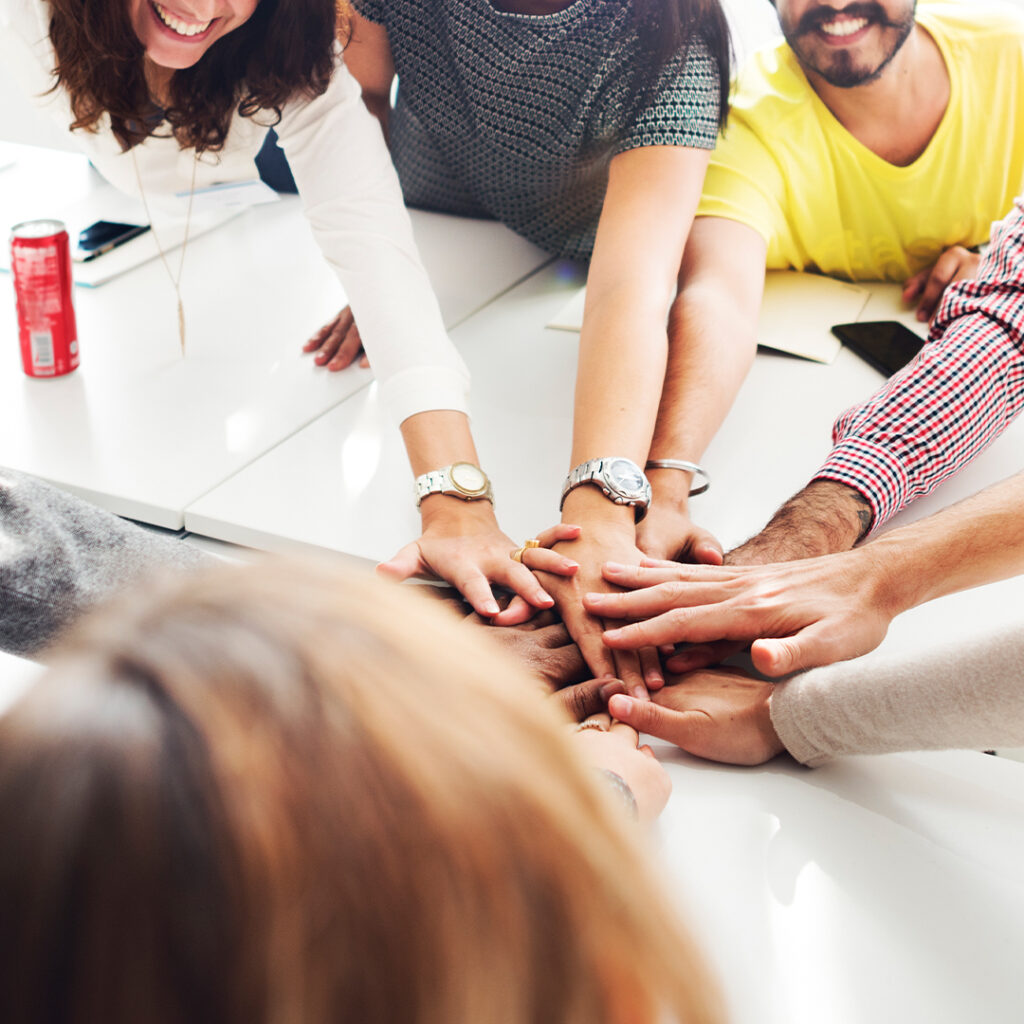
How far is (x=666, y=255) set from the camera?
131cm

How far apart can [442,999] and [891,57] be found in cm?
167

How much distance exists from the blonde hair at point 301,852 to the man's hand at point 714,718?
53 cm

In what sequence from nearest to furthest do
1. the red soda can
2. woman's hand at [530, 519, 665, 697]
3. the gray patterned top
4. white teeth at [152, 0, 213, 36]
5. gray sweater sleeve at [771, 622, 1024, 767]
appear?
gray sweater sleeve at [771, 622, 1024, 767], woman's hand at [530, 519, 665, 697], white teeth at [152, 0, 213, 36], the red soda can, the gray patterned top

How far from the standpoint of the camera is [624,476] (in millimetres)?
1126

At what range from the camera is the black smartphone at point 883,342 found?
4.83 feet

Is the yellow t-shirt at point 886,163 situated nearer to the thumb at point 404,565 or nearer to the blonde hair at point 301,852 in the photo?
the thumb at point 404,565

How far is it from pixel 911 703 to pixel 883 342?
34.6 inches

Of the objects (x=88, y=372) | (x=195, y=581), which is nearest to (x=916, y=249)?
(x=88, y=372)

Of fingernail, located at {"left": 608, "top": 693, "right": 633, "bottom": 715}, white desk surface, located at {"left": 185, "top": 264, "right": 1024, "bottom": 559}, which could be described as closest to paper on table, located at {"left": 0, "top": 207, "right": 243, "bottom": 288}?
white desk surface, located at {"left": 185, "top": 264, "right": 1024, "bottom": 559}

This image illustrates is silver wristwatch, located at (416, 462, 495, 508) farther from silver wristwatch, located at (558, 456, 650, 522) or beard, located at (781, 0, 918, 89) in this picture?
beard, located at (781, 0, 918, 89)

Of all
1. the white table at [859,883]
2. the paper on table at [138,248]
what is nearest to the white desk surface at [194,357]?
the paper on table at [138,248]

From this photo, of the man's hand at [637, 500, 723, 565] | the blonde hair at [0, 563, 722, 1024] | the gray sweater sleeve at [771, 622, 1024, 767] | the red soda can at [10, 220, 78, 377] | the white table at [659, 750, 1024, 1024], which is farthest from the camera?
the red soda can at [10, 220, 78, 377]

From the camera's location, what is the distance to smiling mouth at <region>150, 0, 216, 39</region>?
1.20 m

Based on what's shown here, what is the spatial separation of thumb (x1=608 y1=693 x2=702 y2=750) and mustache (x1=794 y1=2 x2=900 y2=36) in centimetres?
119
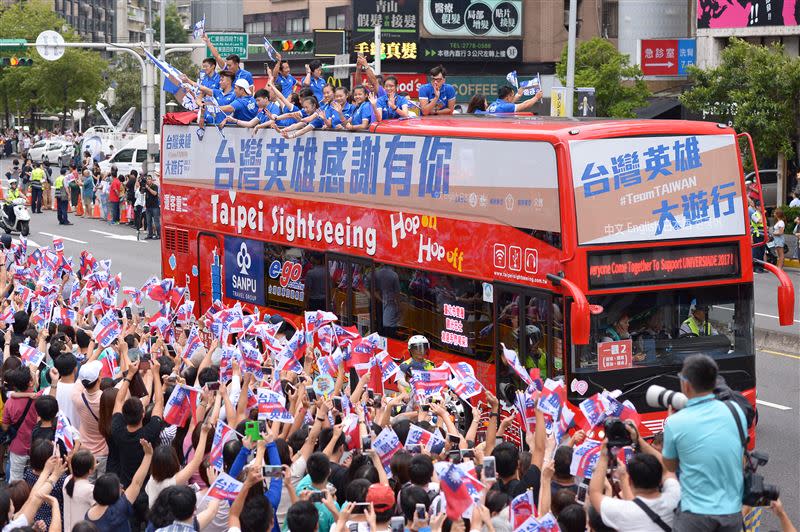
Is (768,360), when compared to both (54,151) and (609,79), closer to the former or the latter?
(609,79)

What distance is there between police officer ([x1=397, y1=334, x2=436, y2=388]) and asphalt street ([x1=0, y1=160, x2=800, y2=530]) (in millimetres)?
3271

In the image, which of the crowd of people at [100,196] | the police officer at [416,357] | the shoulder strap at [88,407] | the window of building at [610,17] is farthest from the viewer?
the window of building at [610,17]

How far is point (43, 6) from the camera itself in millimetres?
76938

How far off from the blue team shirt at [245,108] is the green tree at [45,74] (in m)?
54.7

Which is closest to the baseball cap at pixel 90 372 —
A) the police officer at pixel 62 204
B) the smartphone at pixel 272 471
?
the smartphone at pixel 272 471

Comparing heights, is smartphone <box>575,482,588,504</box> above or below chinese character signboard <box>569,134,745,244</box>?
below

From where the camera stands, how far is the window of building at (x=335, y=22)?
60.8 metres

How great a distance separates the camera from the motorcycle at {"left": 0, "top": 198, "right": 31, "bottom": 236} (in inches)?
1267

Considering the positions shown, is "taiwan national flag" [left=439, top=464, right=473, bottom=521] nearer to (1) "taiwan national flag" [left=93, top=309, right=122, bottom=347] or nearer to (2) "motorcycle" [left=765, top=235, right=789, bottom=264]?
(1) "taiwan national flag" [left=93, top=309, right=122, bottom=347]

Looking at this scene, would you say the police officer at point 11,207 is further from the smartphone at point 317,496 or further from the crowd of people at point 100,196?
the smartphone at point 317,496

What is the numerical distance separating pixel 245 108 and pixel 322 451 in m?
8.91

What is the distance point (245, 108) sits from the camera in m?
16.2

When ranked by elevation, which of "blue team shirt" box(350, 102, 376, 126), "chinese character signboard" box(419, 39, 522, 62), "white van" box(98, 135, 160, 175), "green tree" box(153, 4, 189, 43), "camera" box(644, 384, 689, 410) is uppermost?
"green tree" box(153, 4, 189, 43)

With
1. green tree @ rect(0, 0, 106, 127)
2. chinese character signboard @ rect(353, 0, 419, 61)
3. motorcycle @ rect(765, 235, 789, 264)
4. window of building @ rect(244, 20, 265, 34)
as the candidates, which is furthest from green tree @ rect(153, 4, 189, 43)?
motorcycle @ rect(765, 235, 789, 264)
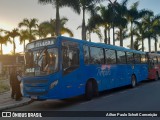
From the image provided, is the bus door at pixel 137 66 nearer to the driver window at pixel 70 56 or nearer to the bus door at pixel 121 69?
the bus door at pixel 121 69

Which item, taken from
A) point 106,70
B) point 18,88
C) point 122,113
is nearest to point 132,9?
point 106,70

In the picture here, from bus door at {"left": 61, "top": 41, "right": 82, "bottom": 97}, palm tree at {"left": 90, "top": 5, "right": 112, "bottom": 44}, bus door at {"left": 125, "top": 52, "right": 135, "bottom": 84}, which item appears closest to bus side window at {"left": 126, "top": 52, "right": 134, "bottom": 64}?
bus door at {"left": 125, "top": 52, "right": 135, "bottom": 84}

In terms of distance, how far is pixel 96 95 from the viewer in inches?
601

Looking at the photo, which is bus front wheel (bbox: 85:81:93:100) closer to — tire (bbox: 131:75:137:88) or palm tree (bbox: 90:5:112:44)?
tire (bbox: 131:75:137:88)

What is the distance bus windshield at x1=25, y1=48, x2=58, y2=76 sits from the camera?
12.1 meters

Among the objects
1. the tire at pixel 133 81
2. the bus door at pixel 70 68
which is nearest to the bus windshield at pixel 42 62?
the bus door at pixel 70 68

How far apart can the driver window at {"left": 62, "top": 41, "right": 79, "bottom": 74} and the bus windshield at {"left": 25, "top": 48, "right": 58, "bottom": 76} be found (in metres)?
0.48

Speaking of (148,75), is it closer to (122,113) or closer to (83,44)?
(83,44)

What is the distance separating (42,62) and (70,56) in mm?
1437

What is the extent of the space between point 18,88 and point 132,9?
118ft

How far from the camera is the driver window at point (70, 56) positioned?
1256cm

++++++

TASK GOAL — Scale the lines between the one containing "How far from the camera" and the end of the records, inclusive. Write out every one of them again, multiplying each distance in the answers by 2.2 and rounding to whole numbers, with halves rounded up.

IN RESPONSE —
How far from the camera is the driver window at point (70, 56) positioned?
2763cm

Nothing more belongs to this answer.